### Task requirements
[a] Answer these questions about the adegenet forum post on find.clusters:
(i) What values of n.iter and n.start does the reply recommend to ensure convergence?
(ii) How many individuals and how many 'loci' are in the polyploid dataset?
(iii) How many PCA axes were retained with find.clusters?
[b] Could you carry on the adegenet forum post on find.clusters from its last sentence?

### Selected text
###

[adegenet-forum] find.clusters producing different 'best' solutions in different runs
Jombart, Thibaut
t.jombart at imperial.ac.uk
Wed Mar 16 12:37:36 CET 2011
Dear Pip,
yes, this is usual behaviour since the K-means algorithm is heuristic, so in general with empirical data we do not get twice the exact same solution. One possible issue is that the algorithm did not converge. To ensure convergence, use the arguments:
n.iter=1e5, n.start=100
that is, running K-means 100 times with a maximum of 100,000 iterations. I think the default in the current stable release of adegenet is much lower for n.iter (is 1e5 in the current devel).
As for the number of PCs, keeping more/all is recommended in your case, since there are not many genetic variables in this dataset.
If the number of clusters still varies, this is not a huge issue: it simply means that your data can be modeled using say 6 fairly well-defined groups, and the remaining genetic variation is not arranged into clear-cut clusters.
All the best
Thibaut
________________________________________
From: adegenet-forum-bounces at r-forge.wu-wien.ac.at [adegenet-forum-bounces at r-forge.wu-wien.ac.at] On Behalf Of Pip Griffin [pip.griffin at gmail.com]
Sent: 15 March 2011 03:49
To: adegenet-forum at r-forge.wu-wien.ac.at
Subject: [adegenet-forum] find.clusters producing different 'best' solutions in different runs
Dear Thibaut and Adegenet users,
I have a polyploid dataset coded as binary (PA datatype) containing 297 individuals and 97 'loci' (microsatellite alleles). I've been implementing the find.clusters command, retaining 40 PCA axes to capture >95% of the variance.

###

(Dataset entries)
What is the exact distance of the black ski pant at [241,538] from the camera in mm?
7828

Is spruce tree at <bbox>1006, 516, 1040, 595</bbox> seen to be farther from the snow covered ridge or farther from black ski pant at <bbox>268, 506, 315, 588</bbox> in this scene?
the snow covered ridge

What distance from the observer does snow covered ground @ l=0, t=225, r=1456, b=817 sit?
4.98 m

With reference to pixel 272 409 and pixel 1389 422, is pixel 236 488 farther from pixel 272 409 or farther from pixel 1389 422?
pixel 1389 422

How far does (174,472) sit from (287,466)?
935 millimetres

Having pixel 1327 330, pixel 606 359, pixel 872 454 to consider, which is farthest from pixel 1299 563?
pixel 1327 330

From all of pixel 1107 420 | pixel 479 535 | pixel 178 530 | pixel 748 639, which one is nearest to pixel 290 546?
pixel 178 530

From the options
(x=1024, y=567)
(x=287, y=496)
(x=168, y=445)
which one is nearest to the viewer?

###

### Results by task
[a]
(i) n.iter=1e5 and n.start=100
(ii) 297 individuals and 97 'loci'
(iii) 40

[b]
The issue is that I get different 'best' solutions for the number of K clusters in different find.clusters runs, with a modal value of 9, but ranging from 6-12. Obviously the actual differences in BIC value are pretty small, but even when I designate a 'cut-off' (e.g. when the BIC value must decrease by at least 2 for the solution to be 'better' than the previous K), there is variation in the solution.
This variability is even higher when I choose fewer PCA axes to retain (e.g. retaining 80% of the variance), as would be expected, but even when I use 100 PCA axes (>>95% of variance), the value varies between 'runs'.
Has anyone else observed this - and do you have any advice?